═══ Passage shown ═══

In competition with four other teams, we created a design for the new Jessa Hospital in Hasselt, Belgium. For this assignment, we worked together with KAAN Architects and LOW Architects in Belgium, which provided our team with the necessary couleur locale.
KAAN brought a new dimension to the team’s knowledge. Where we contributed our hospital expertise, they provided innovative ideas based on their signature architectural approach. Probing questions formed the basis for fruitful discussions. Why does a hospital have a hot floor? Why are hospitals organized the way they are and is it possible to do things differently? Thanks to this respectful, intriguing collaboration, we were able to hone our ideas to perfection. We generated new insights and new ways of thinking, which led to unexpected quality improvements.
The traditional hospital is usually one large building mass, inside of which the various functions are (sub)divided into a kind of patchwork. This approach can stand in the way of flexibility and make it difficult to accommodate growth or shrinkage of certain functions over the longer term.

═══ Supplied material ═══

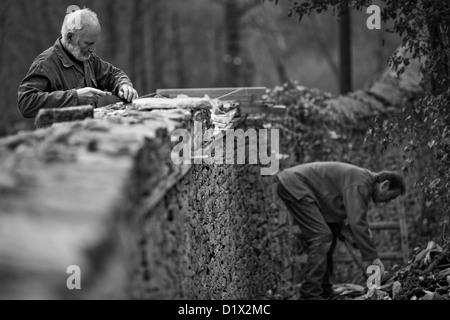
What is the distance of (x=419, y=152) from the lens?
455 inches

═══

▶ [Activities]:
1 – In the Jessa Hospital text, which two architecture firms did the team work with?
2 – Please copy the Jessa Hospital text word for word, starting at "The traditional hospital" and ending at "the longer term.".
The data plays no part in this work.

▶ [Responses to the tasks]:
1 – KAAN Architects and LOW Architects.

2 –
The traditional hospital is usually one large building mass, inside of which the various functions are (sub)divided into a kind of patchwork. This approach can stand in the way of flexibility and make it difficult to accommodate growth or shrinkage of certain functions over the longer term.